Internships in the COVID era: Virtual internship follow up
In May, we talked with students and companies about what they were expecting for “Internships in the COVID era.“ We recently caught up with the students conducting virtual internships to hear about their experiences during a summer that was supposed to be like no other.
Hassan Dbouk and Huozhi Zhou both had internships that originally were to take them out of the state, but ended up completing them virtually from Urbana-Champaign. While they were both disappointed, they were also very thankful their internships were still happening.

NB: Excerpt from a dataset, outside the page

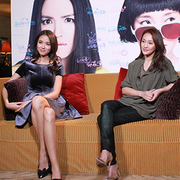张梓琳身着Maje 2014秋冬系列与周迅一同接受央视中国电影报道采访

“I’m appreciative of the opportunity to still have the internship remotely while others were canceled or postponed,” said Dbouk, who interned with Texas Instruments (TI). “I appreciate TI gave me that option and tried their best to make the experience as smooth as possible.”
Many companies and internship coordinators had to transition to virtual internships at the last minute, and while both Dbouk and Zhou said their experiences were positive, there were definite downsides to not being in the same office as their coworkers. Not being able to have casual chats, discuss projects around a white board, and have regular face-to-face communication were all limitations they faced in the new virtual world.
“The biggest downside was the elimination of networking, and it seemed like efficiency decreased,” said Zhou, who interned with Bell Labs. “There was the benefit of a more flexible schedule. I could work whenever I want and didn’t have to stick to office hours like I did in a previous internship.”
Even with the challenges they faced, both students found value in their experiences this summer. Dbouk worked on multiple projects developing hardware solutions for artificial intelligence low-power applications and Zhou designed an algorithm to improve service providers’ ability to efficiently and fairly set the price of a product. Both graduate students in electrical and computer engineering, they plan on carrying the skills and ideas they learned this summer forward in their studies.
“The experience I had was very valuable to me and my research in general,” said Dbouk. “I’m looking forward to applying the techniques I learned, if not this fall in school, then definitely in the years to come.”